→ **Given task**
Quote the records from the line containing "How far is pixel" through the end of the records, both ends included, reproducing each line without any change.

→ **Spatial reasoning dataset excerpts**
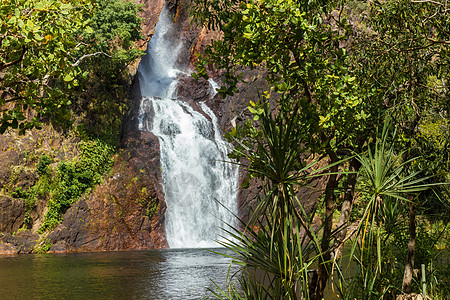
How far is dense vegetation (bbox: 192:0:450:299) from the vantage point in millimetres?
4812

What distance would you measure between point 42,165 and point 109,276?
13.7 m

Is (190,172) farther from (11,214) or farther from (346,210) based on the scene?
(346,210)

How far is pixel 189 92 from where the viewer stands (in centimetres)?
3972

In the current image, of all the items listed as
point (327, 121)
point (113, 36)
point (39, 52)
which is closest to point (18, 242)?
point (113, 36)

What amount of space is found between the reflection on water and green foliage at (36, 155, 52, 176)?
6654 millimetres

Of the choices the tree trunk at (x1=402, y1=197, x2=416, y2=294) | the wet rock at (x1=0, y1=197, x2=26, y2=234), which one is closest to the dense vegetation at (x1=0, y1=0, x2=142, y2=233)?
the wet rock at (x1=0, y1=197, x2=26, y2=234)

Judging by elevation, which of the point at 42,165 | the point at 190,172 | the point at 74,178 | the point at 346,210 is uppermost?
the point at 190,172

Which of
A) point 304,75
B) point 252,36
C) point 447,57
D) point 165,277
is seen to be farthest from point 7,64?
point 165,277

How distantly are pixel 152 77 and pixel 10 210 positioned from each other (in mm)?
22377

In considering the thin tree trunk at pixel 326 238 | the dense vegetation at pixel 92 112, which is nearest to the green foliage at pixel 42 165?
the dense vegetation at pixel 92 112

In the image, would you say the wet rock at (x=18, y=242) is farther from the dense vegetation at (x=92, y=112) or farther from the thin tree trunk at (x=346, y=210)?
the thin tree trunk at (x=346, y=210)

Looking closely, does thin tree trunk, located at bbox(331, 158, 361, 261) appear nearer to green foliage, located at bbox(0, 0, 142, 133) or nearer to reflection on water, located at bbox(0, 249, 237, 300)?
green foliage, located at bbox(0, 0, 142, 133)

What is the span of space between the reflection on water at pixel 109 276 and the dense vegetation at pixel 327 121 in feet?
14.3

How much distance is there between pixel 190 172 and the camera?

→ **Reply**
How far is pixel 189 92 from where the viewer stands (in centimetres)?
3972

In the current image, of all the items listed as
point (327, 121)
point (113, 36)
point (39, 52)
which is closest to point (18, 242)?
point (113, 36)

What amount of space is found between the reflection on water and green foliage at (36, 155, 52, 176)?
6654 millimetres

Of the choices the tree trunk at (x1=402, y1=197, x2=416, y2=294) | the wet rock at (x1=0, y1=197, x2=26, y2=234), which one is closest to the dense vegetation at (x1=0, y1=0, x2=142, y2=233)?
the wet rock at (x1=0, y1=197, x2=26, y2=234)

Judging by elevation, which of the point at 42,165 | the point at 190,172 | the point at 74,178 | the point at 346,210 is uppermost?
the point at 190,172

Which of
A) point 304,75
B) point 252,36
C) point 447,57
D) point 165,277
is seen to be farthest from point 7,64?
point 165,277

How distantly are pixel 152 77 and pixel 10 210 positioned from each other (in mm)?
22377

In considering the thin tree trunk at pixel 326 238 | the dense vegetation at pixel 92 112, which is nearest to the green foliage at pixel 42 165?
the dense vegetation at pixel 92 112

In the image, would you say the wet rock at (x=18, y=242) is farther from the dense vegetation at (x=92, y=112) or farther from the thin tree trunk at (x=346, y=210)?
the thin tree trunk at (x=346, y=210)

Looking closely, does thin tree trunk, located at bbox(331, 158, 361, 261) appear nearer to green foliage, located at bbox(0, 0, 142, 133) or nearer to reflection on water, located at bbox(0, 249, 237, 300)?
green foliage, located at bbox(0, 0, 142, 133)

What is the span of space between the reflection on water at pixel 109 276 and the dense vegetation at pixel 327 121 in feet?
14.3

How much distance is there between pixel 190 172 and the camera?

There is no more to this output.